Stored entries
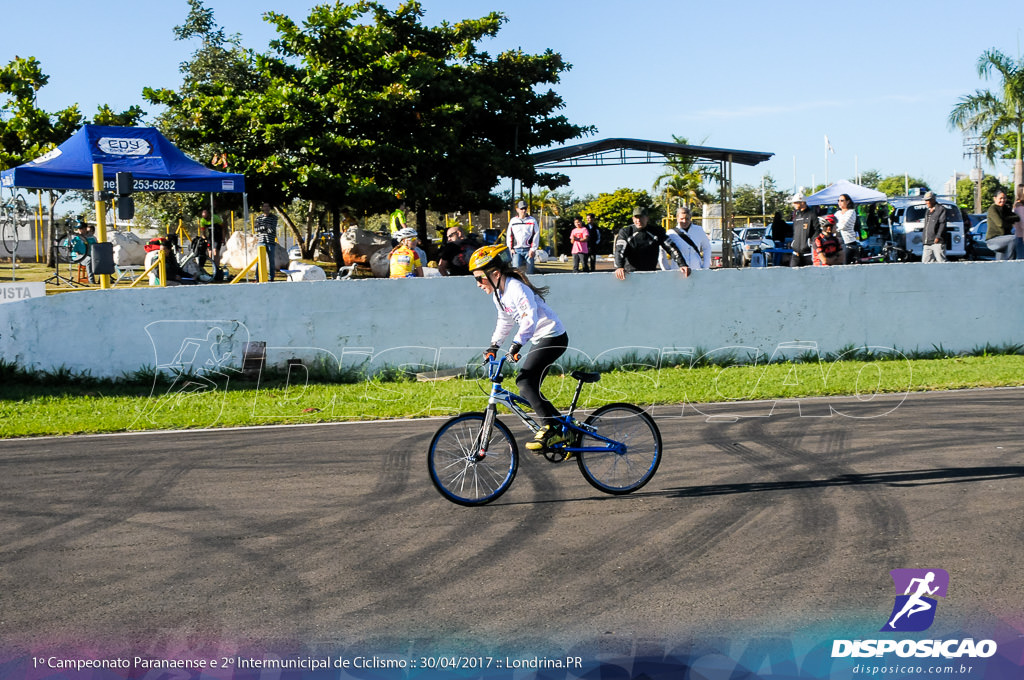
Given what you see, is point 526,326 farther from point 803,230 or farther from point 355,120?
point 355,120

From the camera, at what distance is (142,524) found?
6.91 metres

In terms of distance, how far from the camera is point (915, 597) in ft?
16.6

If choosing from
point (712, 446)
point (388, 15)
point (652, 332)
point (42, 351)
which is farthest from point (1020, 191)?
point (388, 15)

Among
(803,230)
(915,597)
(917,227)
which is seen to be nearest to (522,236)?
(803,230)

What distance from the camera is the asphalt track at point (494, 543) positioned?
16.1ft

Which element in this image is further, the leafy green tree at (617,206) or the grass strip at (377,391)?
the leafy green tree at (617,206)

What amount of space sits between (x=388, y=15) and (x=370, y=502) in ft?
84.8

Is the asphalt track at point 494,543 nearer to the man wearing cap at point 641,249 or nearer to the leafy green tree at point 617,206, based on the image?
the man wearing cap at point 641,249

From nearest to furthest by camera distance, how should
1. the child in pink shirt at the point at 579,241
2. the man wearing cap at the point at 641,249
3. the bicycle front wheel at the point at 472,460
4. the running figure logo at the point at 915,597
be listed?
the running figure logo at the point at 915,597 → the bicycle front wheel at the point at 472,460 → the man wearing cap at the point at 641,249 → the child in pink shirt at the point at 579,241

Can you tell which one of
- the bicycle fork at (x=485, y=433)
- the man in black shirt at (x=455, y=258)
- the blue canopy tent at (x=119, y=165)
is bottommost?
the bicycle fork at (x=485, y=433)

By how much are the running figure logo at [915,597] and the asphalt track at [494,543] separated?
0.22 ft

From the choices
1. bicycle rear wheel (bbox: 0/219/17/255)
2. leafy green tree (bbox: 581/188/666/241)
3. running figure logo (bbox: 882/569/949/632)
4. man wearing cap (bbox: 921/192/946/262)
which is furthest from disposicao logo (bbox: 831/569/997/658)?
leafy green tree (bbox: 581/188/666/241)

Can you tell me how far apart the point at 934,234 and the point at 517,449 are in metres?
12.7

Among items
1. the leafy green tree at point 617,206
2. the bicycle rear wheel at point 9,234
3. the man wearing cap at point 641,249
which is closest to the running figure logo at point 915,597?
the man wearing cap at point 641,249
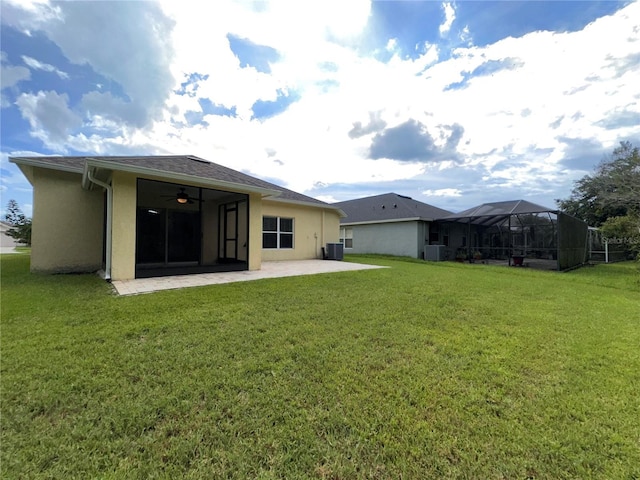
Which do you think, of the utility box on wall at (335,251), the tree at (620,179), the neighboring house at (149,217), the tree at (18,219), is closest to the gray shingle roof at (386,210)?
the utility box on wall at (335,251)

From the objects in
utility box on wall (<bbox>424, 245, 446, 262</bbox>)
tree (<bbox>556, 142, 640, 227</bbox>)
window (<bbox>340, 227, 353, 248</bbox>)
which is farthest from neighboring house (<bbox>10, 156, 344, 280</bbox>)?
tree (<bbox>556, 142, 640, 227</bbox>)

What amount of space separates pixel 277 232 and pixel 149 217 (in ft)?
17.2

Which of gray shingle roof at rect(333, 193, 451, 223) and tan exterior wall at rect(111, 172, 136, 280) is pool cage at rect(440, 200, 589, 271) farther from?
tan exterior wall at rect(111, 172, 136, 280)

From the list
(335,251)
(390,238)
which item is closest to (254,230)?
(335,251)

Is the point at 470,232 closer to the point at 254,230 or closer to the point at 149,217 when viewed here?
the point at 254,230

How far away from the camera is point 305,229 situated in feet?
46.1

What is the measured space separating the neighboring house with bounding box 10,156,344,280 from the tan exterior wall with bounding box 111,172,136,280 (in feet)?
0.07

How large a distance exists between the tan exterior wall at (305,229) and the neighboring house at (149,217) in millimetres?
53

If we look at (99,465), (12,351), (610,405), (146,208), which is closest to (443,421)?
(610,405)

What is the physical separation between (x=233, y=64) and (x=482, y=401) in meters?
12.1

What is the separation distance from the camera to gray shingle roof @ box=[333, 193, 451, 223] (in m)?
18.0

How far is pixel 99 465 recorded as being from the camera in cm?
165

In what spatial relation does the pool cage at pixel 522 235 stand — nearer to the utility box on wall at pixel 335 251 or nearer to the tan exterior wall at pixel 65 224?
the utility box on wall at pixel 335 251

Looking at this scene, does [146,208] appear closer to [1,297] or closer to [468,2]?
[1,297]
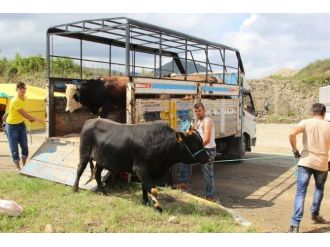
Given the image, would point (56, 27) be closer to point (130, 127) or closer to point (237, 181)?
point (130, 127)

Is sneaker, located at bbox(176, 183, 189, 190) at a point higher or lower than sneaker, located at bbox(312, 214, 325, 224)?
higher

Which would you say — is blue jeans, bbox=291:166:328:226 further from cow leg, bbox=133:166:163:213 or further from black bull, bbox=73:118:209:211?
cow leg, bbox=133:166:163:213

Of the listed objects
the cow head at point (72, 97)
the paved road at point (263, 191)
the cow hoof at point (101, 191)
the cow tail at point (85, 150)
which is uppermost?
the cow head at point (72, 97)

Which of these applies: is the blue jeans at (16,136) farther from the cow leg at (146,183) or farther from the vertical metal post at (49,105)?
the cow leg at (146,183)

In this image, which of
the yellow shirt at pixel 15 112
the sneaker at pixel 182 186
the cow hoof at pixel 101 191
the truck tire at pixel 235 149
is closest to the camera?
the cow hoof at pixel 101 191

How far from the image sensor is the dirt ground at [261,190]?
642 cm

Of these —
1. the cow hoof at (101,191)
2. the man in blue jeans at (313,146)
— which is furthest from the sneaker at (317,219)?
the cow hoof at (101,191)

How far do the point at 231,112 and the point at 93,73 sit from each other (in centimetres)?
386

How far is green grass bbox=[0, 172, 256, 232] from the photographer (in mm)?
5113

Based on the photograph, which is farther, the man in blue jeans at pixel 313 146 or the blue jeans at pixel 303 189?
the man in blue jeans at pixel 313 146

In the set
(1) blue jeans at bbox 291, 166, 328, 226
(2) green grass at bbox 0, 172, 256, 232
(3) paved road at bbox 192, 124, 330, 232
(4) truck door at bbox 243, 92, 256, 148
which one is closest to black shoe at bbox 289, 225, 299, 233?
(1) blue jeans at bbox 291, 166, 328, 226

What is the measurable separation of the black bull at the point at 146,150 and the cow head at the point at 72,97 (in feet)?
6.20

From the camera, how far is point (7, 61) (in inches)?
1380

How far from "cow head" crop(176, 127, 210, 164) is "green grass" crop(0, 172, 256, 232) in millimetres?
726
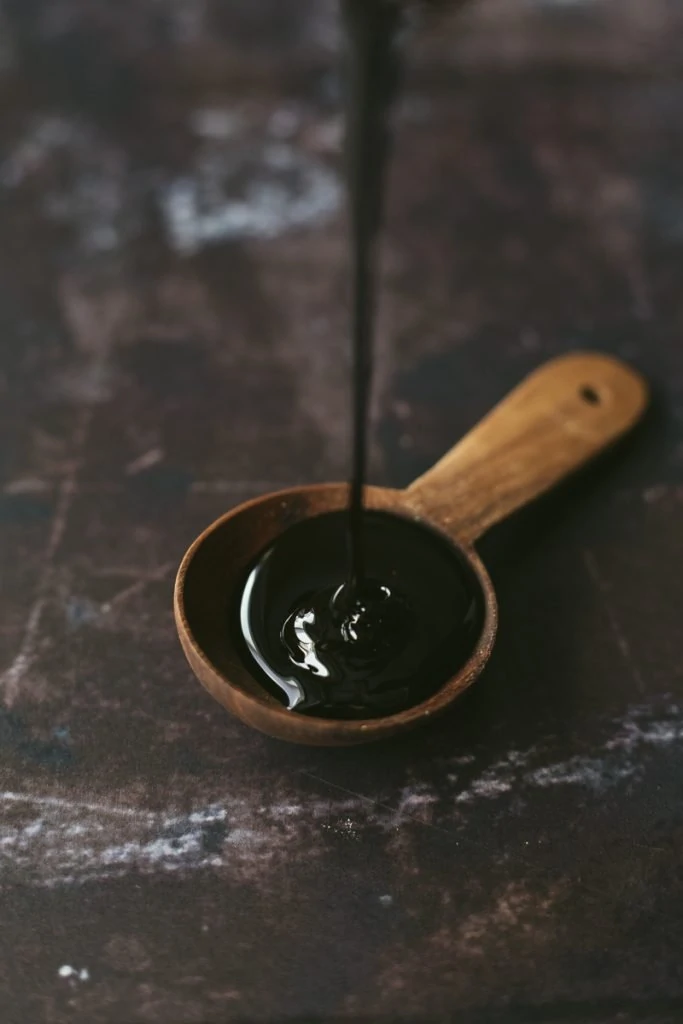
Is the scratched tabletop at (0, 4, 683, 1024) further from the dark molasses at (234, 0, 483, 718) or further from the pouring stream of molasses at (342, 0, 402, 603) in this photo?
the pouring stream of molasses at (342, 0, 402, 603)

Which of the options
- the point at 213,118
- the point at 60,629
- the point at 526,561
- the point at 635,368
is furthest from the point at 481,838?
the point at 213,118

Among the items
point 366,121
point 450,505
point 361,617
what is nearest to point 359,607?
point 361,617

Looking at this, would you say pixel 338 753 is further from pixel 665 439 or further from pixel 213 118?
pixel 213 118

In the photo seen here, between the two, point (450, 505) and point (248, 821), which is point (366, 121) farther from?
point (248, 821)

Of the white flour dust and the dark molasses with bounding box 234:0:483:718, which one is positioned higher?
the dark molasses with bounding box 234:0:483:718

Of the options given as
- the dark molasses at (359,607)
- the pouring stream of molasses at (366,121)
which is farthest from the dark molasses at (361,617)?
the pouring stream of molasses at (366,121)

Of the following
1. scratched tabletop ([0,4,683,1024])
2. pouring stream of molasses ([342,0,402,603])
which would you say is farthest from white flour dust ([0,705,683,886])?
pouring stream of molasses ([342,0,402,603])
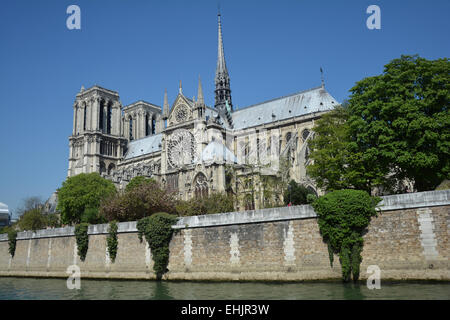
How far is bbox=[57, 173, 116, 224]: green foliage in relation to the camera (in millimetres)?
42000

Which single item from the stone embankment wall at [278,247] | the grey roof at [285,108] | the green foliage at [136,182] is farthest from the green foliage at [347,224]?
the grey roof at [285,108]

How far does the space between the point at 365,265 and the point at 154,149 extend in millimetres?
58081

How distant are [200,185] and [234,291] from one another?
25.7 m

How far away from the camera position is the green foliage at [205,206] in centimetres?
3138

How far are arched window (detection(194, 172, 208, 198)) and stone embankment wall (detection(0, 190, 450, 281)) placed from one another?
51.8 ft

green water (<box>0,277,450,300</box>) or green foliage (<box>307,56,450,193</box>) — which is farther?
green foliage (<box>307,56,450,193</box>)

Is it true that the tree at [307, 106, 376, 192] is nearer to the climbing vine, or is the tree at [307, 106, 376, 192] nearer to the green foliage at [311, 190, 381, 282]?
the green foliage at [311, 190, 381, 282]

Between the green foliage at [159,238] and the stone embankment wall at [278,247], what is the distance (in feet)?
1.26

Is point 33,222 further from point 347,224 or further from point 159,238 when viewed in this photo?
point 347,224

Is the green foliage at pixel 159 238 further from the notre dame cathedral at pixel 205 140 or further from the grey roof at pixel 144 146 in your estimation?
the grey roof at pixel 144 146

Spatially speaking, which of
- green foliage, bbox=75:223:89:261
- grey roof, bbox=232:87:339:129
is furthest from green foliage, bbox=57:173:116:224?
grey roof, bbox=232:87:339:129

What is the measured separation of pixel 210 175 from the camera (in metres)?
41.4

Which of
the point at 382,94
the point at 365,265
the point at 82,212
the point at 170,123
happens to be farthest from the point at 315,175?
the point at 170,123

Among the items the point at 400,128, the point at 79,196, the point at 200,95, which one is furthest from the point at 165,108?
the point at 400,128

Task to carry out: Write out again, word for word, everything from the start of the rows down to the line containing "6.91 metres", with both ends included. Leave the pictures out of your answer.

Exercise result:
Given what you see, is point 526,326 farther from point 803,230 or farther from point 355,120?
point 355,120

From the camera, at what distance is (142,524) found?
6.91 metres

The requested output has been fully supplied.